TIME FLIES

Time flies so much faster when we are older.

Four years in college felt like a long time. Four decades later four years went much much quicker.

Everyone agrees. We all feel that way. But why?

I had some debates with friends on this matter. Tentatively, I offered this explanation. For an adolescent every little negotiation in life is an adventure, requiring effort and causing anxiety. By the time we are sixty daily events are mostly routine; we do many things without much thought -- shopping, banking, housekeeping, planning trips, mending and repairing, dealing with formal courtesies, tending the garden, writing documents, finding places, etc. We do these things as a matter of fact, whereas we used to do them with more trepidation and deliberation when we were younger. In fact, one year is an interminably long time for a small child; so much is new, and every action is an exploration.

But I wondered. There is another dimension to the passage of time. We say a week flew by, and we did so little. Does that mean that when we didn't have too much work and had little accomplishment to show, time seemed to have gone more quickly? On the contrary, when we are busy and have a lot to do, days go faster, not more slowly. When we are unemployed, days pass excruciatingly slowly, and we count the days. A demonstrative case of this phenomenon in my experience is spending a day holding a garage sale. In the morning business is brisk, and it's lunchtime in no time. It's four hours from 9:00 to 1:00. But as business slows down, time is almost standstill as we wait for straggling customers to come around. The four hours from 1:00 to 5:00 is a long afternoon. A busy day in the office is quickly over; a slow day drags.
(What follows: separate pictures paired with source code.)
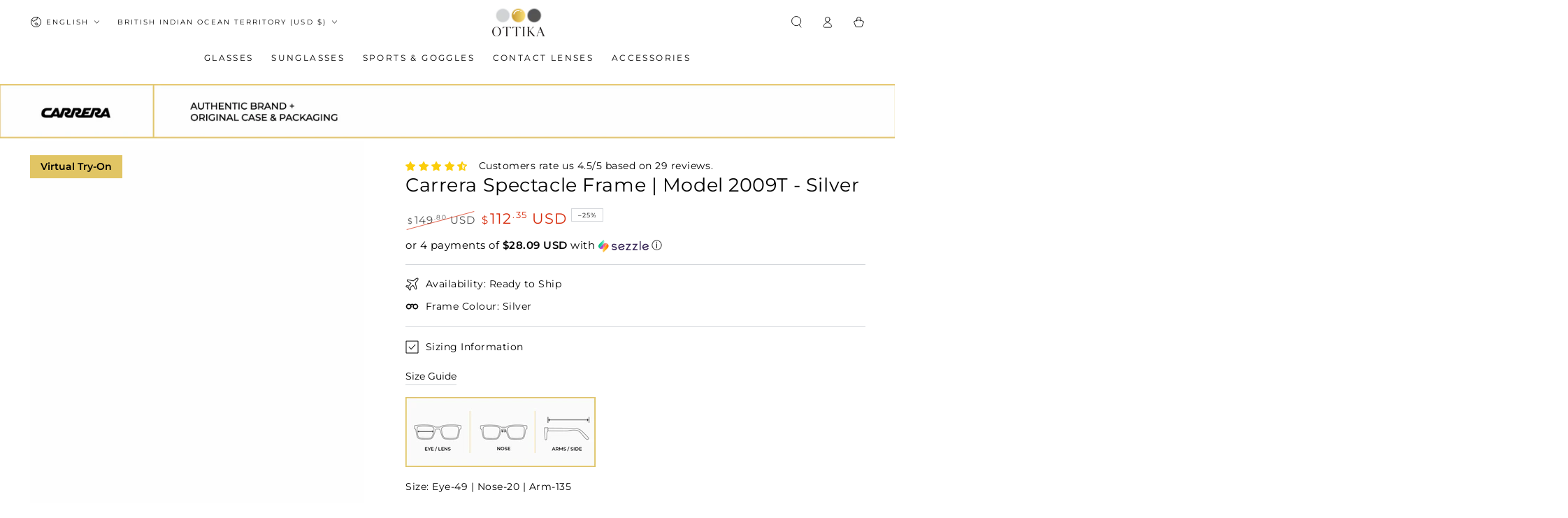

--- FILE ---
content_type: text/html; charset=UTF-8
request_url: https://ottika.artryon.cn/index.php/admin/GetTpl/get_sku_list_info.html
body_size: 132
content:
[{"sku":"40187725643836","2d":"https:\/\/ottika.artryon.cn\/tryon\/frame\/2025_09_10_40187725643836_T.png","frame_full_width":"145","model_leg_left":"https:\/\/ottika.artryon.cn\/tryon\/frame\/2025_09_10_40187725643836_R.png","model_leg_right":"https:\/\/ottika.artryon.cn\/tryon\/frame\/2025_09_10_40187725643836_L.png","model_frame":"https:\/\/ottika.artryon.cn\/tryon\/frame\/2025_09_10_40187725643836_F.png","model_lens":"https:\/\/ottika.artryon.cn\/tryon\/frame\/ottika_frame_lens.png","model_lens_type":"optical","model_lens_reflectivity":"1.0000","model_position_y":"-0.0300","leg_position_x":"0.0000"}]

--- FILE ---
content_type: text/css
request_url: https://www.ottika.com/cdn/shop/t/48/assets/component-price.css?v=31654658090061505171765794004
body_size: -120
content:
.price{display:flex;font-size:1.4rem;font-weight:400;letter-spacing:.1rem;color:var(--color-price)}.price.price--unavailable{visibility:hidden}.price--end{justify-content:flex-end}.price bdi{line-height:1;font-size:calc(var(--font-price-scale) * 1.8rem);font-family:var(--font-price-family)}.price .price__prefix{font-size:70%;margin-inline-start:.3rem;margin-inline-end:.3rem}.price .price__suffix{font-size:60%;line-height:calc(1 + .6 / var(--font-price-scale));margin-inline-start:.1rem}.price price-money+price-money:before{content:"\2013";margin-inline-end:.7rem}.price dl{margin:0;display:inline-flex;flex-direction:column}.price dd{margin-inline-start:0;margin-inline-end:.7rem}.price .price__last:last-of-type{margin:0}@media screen and (min-width: 750px){.price{margin-bottom:0}}.price--sold-out .price__availability,.price__regular{display:block}.price__sale,.price__availability,.price .price__badge-sale,.price .price__badge-sold-out,.price--on-sale .price__regular,.price--on-sale .price__availability,.price--no-compare .price__compare{display:none}.price--sold-out .price__badge-sold-out,.price--on-sale .price__badge-sale{display:inline-flex}.price--on-sale .price__sale{display:flex;flex-direction:row;flex-wrap:wrap;align-items:flex-end}.price--center{display:flex;justify-content:center}.price--on-sale .price-item--regular{text-decoration:none;position:relative;color:rgba(var(--color-foreground),.7)}.price--on-sale .price-item--regular:before{content:"";position:absolute;left:0;top:50%;width:100%;border-bottom:.1rem solid var(--color-sale-price);opacity:.7;transform:rotate(-15deg)}.price--on-sale .price-item--regular bdi{font-weight:300;font-size:1.4rem}.price--on-sale .price-item--sale{color:var(--color-sale-price)}.unit-price{margin-top:.6rem;color:rgba(var(--color-foreground),.7);font-size:calc(var(--font-heading-scale) * 1.3rem)}.unit-price bdi{font-weight:400;font-family:var(--font-heading-family);font-size:calc(var(--font-heading-scale) * 1.3rem)}
/*# sourceMappingURL=/cdn/shop/t/48/assets/component-price.css.map?v=31654658090061505171765794004 */


--- FILE ---
content_type: text/css
request_url: https://www.ottika.com/cdn/shop/t/48/assets/section-collection-list.css?v=142454655408210661741765794021
body_size: -43
content:
.collection-list{margin-top:0;margin-bottom:0;row-gap:var(--grid-vertical-spacing);--grid-vertical-spacing: 1rem}@media screen and (min-width: 480px){.collection-list{--grid-vertical-spacing: 2rem}}@media screen and (min-width: 750px){.collection-list{--grid-vertical-spacing: 3rem}}@media screen and (max-width: 749px){.collection-list:not(.slider){padding-inline-start:0;padding-inline-end:0}}.collection-list__item:only-child{max-width:100%;width:100%}.collection-list__item:only-child .media{height:35rem}.collection-list__item{padding-bottom:0}@media screen and (max-width: 749px){.slider.collection-list--1-items{padding-bottom:0}.collection-list__item .card__text .h3{display:block;overflow:hidden;white-space:nowrap;text-overflow:ellipsis}}@media screen and (min-width: 750px) and (max-width: 989px){.slider.collection-list--1-items,.slider.collection-list--2-items,.slider.collection-list--3-items,.slider.collection-list--4-items{padding-bottom:0}}@media screen and (min-width: 750px){.collection-list__item:only-child>*:not(.card--media){height:32rem}.collection-list__item:only-child .media{height:47rem}.collection-list__item a:hover{box-shadow:none}.collection-list.flex-grid--3-col-tablet .flex-grid__item{max-width:calc(33.33% - var(--grid-horizontal-spacing) * 2 / 3)}.collection-list--4-items .flex-grid__item,.collection-list--7-items .flex-grid__item:nth-child(n+4),.collection-list--10-items .flex-grid__item:nth-child(n+7){width:calc(50% - var(--grid-horizontal-spacing) / 2)}}.collection-list__item .card-colored{position:relative}.collection-list .card--media .card__text-spacing .card-information__text{color:#fff}.collection-list .card--media .card__text-spacing:after{background-image:none}.collection-list--contrast .card--media .card__text-spacing:after{background-image:linear-gradient(to top,rgba(4,4,4,.46) 0,rgba(54,54,54,.2) 40%,transparent 100%)}@media screen and (hover: hover){.collection-list__item .card-information__text{display:inline;background-image:linear-gradient(to top,currentColor 0px,currentColor 0px),linear-gradient(to top,transparent 0px,transparent 0px);background-repeat:no-repeat;background-position:right bottom,right bottom;background-size:0% .1rem,100% .1rem;transition-property:background-size;transition-timing-function:ease;transition-duration:var(--duration-default)}.collection-list__item .card:hover .card-information__text{background-position:left bottom,left bottom;background-size:100% .1rem,100% .1rem}}
/*# sourceMappingURL=/cdn/shop/t/48/assets/section-collection-list.css.map?v=142454655408210661741765794021 */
So, there is the amount of work to dispose of and there is the amount of effort that goes into accomplishing that task. Time speeds up with more work and less effort. Fishermen who spend days fishing in retirement should find that their time crawls even though they may be older; I wonder. This suggests that there is a third component in the perception of time, and that is the nature of the work in question. Drudgery slows time; when we are doing what we like and having fun time goes faster. Making work into play speeds up time. As we get older, then, most of us learn to make the best of our work and even turn work into play, whereas earlier in our career we expend more effort mastering the work we do.

When we are hard at work, we want time to pass more quickly. But when we are at play we want a day to last longer. When we are travelling, as a tourist cum research scholar as I do, we pack in a lot in a day and feel as though we accomplished so much more than in a typical day at home. In fact, we actually accomplish a lot more and we never seem to have enough time. More work, carried out effortlessly and playfully, makes time go flying more quickly than ever. We are then content.

This explains in part why, having turned seventy, I enjoy my old age. But then, on reflection, my college years were fully exciting, with no time for respite, and I was certainly very content in those days. Maybe those years sped by, too.